-- Source data start --

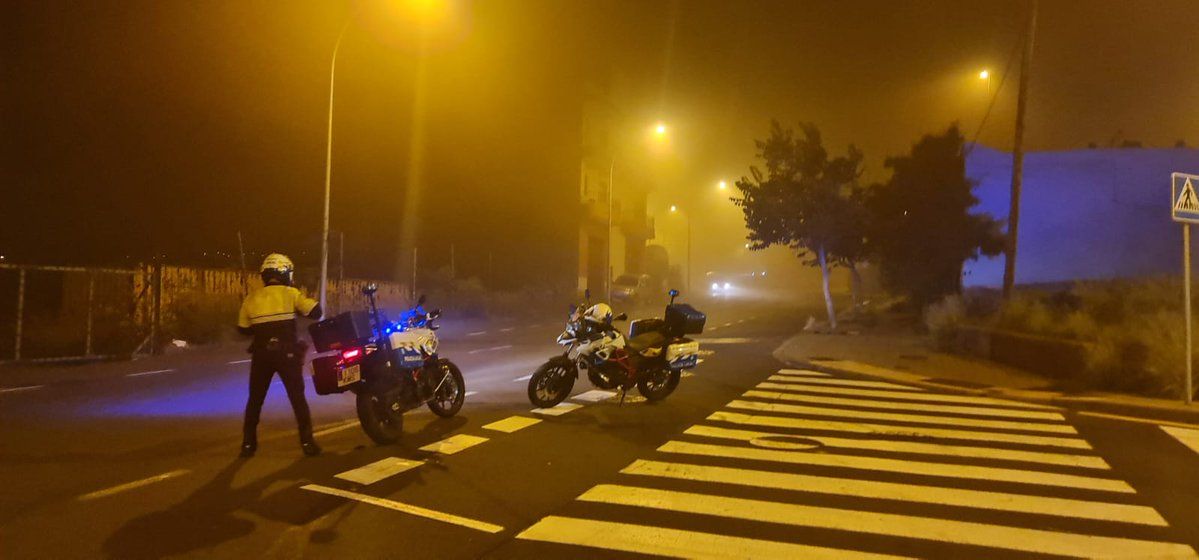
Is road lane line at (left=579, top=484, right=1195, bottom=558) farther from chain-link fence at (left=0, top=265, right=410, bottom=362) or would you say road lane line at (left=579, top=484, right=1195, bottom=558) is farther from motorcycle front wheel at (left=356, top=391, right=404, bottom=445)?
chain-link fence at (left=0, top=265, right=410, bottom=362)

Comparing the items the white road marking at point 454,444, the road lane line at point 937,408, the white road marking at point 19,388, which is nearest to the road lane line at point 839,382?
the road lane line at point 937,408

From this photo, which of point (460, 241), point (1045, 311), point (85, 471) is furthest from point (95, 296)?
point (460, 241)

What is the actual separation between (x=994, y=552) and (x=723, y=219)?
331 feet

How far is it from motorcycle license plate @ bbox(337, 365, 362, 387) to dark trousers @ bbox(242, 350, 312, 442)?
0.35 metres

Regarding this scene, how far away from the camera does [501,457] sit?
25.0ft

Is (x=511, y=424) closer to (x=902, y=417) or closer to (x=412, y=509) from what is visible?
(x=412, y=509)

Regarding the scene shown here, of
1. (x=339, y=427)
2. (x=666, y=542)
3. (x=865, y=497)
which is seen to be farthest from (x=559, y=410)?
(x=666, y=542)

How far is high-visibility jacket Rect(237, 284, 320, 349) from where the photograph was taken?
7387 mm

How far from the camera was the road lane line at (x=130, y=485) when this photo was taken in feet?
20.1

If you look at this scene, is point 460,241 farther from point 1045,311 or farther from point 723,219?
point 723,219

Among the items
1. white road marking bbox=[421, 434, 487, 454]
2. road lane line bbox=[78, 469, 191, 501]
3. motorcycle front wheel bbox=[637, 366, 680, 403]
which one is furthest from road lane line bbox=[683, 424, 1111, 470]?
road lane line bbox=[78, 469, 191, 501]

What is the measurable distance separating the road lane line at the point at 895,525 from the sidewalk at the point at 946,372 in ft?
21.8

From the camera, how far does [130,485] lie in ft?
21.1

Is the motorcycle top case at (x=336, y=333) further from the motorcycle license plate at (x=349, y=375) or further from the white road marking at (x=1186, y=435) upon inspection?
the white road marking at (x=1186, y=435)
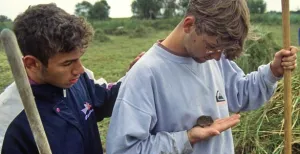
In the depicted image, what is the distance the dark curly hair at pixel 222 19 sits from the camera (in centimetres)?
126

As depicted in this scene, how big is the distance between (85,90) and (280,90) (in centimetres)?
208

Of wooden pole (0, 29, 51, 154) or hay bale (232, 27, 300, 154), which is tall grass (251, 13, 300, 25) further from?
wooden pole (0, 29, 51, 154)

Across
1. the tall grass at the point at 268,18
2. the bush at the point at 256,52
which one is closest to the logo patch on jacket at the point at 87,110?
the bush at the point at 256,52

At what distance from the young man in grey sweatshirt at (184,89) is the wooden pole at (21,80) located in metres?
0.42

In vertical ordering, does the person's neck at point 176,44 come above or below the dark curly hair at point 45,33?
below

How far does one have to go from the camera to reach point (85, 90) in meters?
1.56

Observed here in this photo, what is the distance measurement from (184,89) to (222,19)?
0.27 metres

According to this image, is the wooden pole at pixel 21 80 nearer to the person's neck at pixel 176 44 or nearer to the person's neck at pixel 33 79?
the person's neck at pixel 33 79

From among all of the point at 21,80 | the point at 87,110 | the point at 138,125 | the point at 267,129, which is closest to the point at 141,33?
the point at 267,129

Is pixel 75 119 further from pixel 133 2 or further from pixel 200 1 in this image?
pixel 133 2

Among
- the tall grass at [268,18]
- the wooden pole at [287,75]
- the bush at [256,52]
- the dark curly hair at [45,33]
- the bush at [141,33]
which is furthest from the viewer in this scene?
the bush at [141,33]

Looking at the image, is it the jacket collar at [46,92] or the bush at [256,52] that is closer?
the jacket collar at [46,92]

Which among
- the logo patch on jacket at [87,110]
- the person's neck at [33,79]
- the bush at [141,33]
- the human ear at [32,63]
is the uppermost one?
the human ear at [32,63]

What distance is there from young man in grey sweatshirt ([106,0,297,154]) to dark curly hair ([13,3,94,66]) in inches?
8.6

-- Source data end --

◆ The request
Reproduce the entire listing above word for word, omitting the pictures.

◆ Complete answer
Is road lane line at (left=579, top=484, right=1195, bottom=558) farther from chain-link fence at (left=0, top=265, right=410, bottom=362) or would you say road lane line at (left=579, top=484, right=1195, bottom=558) is farther from motorcycle front wheel at (left=356, top=391, right=404, bottom=445)?
chain-link fence at (left=0, top=265, right=410, bottom=362)

Comparing the items the white road marking at point 454,444, the road lane line at point 937,408, the white road marking at point 19,388, which is nearest to the road lane line at point 839,382?
the road lane line at point 937,408

From this photo, which of point (460, 241), point (1045, 311), point (85, 471) is furthest from point (95, 296)?
point (460, 241)

What is the actual separation between (x=994, y=552) and (x=723, y=219)?
331 feet

How far is it from motorcycle license plate @ bbox(337, 365, 362, 387) to dark trousers @ bbox(242, 350, 312, 442)?
0.35 metres

Regarding this scene, how far away from the camera does [501,457] sit?
25.0ft

Is (x=511, y=424) closer to (x=902, y=417) or closer to (x=412, y=509) from what is visible?
(x=412, y=509)

Regarding the scene shown here, of
1. (x=339, y=427)
2. (x=666, y=542)
3. (x=865, y=497)
which is seen to be farthest from (x=559, y=410)?
(x=666, y=542)

How far is high-visibility jacket Rect(237, 284, 320, 349) from where the photograph was taken?
7387 mm

How far from the camera was the road lane line at (x=130, y=485) when this photo was taken in feet?
20.1

If you look at this scene, is point 460,241 farther from point 1045,311 or farther from point 723,219?
point 723,219

Among the items
1. white road marking bbox=[421, 434, 487, 454]
2. road lane line bbox=[78, 469, 191, 501]
3. motorcycle front wheel bbox=[637, 366, 680, 403]
which one is furthest from road lane line bbox=[683, 424, 1111, 470]?
road lane line bbox=[78, 469, 191, 501]

What is the measurable distance separating the road lane line at the point at 895,525 from the sidewalk at the point at 946,372 in ft?
21.8

From the camera, how far does [130,485] lie in ft?
21.1

Is the motorcycle top case at (x=336, y=333) further from the motorcycle license plate at (x=349, y=375) or further from the white road marking at (x=1186, y=435) upon inspection?
the white road marking at (x=1186, y=435)
In the depicted image, what is the distance the dark curly hair at pixel 222 19 sits from the camera (in centimetres)?
126

As depicted in this scene, how big is the distance between (85,90) and (280,90) (in centimetres)?
208

Of wooden pole (0, 29, 51, 154) or hay bale (232, 27, 300, 154), which is tall grass (251, 13, 300, 25) further from?
wooden pole (0, 29, 51, 154)

Across
1. the tall grass at the point at 268,18
2. the bush at the point at 256,52
which one is closest to the logo patch on jacket at the point at 87,110?
the bush at the point at 256,52

At what distance from the young man in grey sweatshirt at (184,89) is the wooden pole at (21,80) located in metres?
0.42

In vertical ordering, does the person's neck at point 176,44 come above or below the dark curly hair at point 45,33?
below

How far does one have to go from the camera to reach point (85, 90) in meters?
1.56

Observed here in this photo, what is the distance measurement from (184,89) to (222,19)?
0.27 metres

According to this image, is the wooden pole at pixel 21 80 nearer to the person's neck at pixel 176 44 or nearer to the person's neck at pixel 33 79?
the person's neck at pixel 33 79

From among all of the point at 21,80 | the point at 87,110 | the point at 138,125 | the point at 267,129, which is closest to the point at 141,33?
the point at 267,129

Is pixel 75 119 further from pixel 133 2 or further from pixel 200 1 in this image?
pixel 133 2

Among
- the tall grass at [268,18]
- the wooden pole at [287,75]
- the bush at [256,52]
- the dark curly hair at [45,33]
- the bush at [141,33]
which is furthest from the viewer in this scene?
the bush at [141,33]

Looking at the image, is it the jacket collar at [46,92] or the bush at [256,52] that is closer?
the jacket collar at [46,92]

Which among
- the logo patch on jacket at [87,110]
- the person's neck at [33,79]
- the bush at [141,33]
- the human ear at [32,63]
is the uppermost one?
the human ear at [32,63]

What distance is there from young man in grey sweatshirt ([106,0,297,154]) to dark curly hair ([13,3,94,66]) in inches?
8.6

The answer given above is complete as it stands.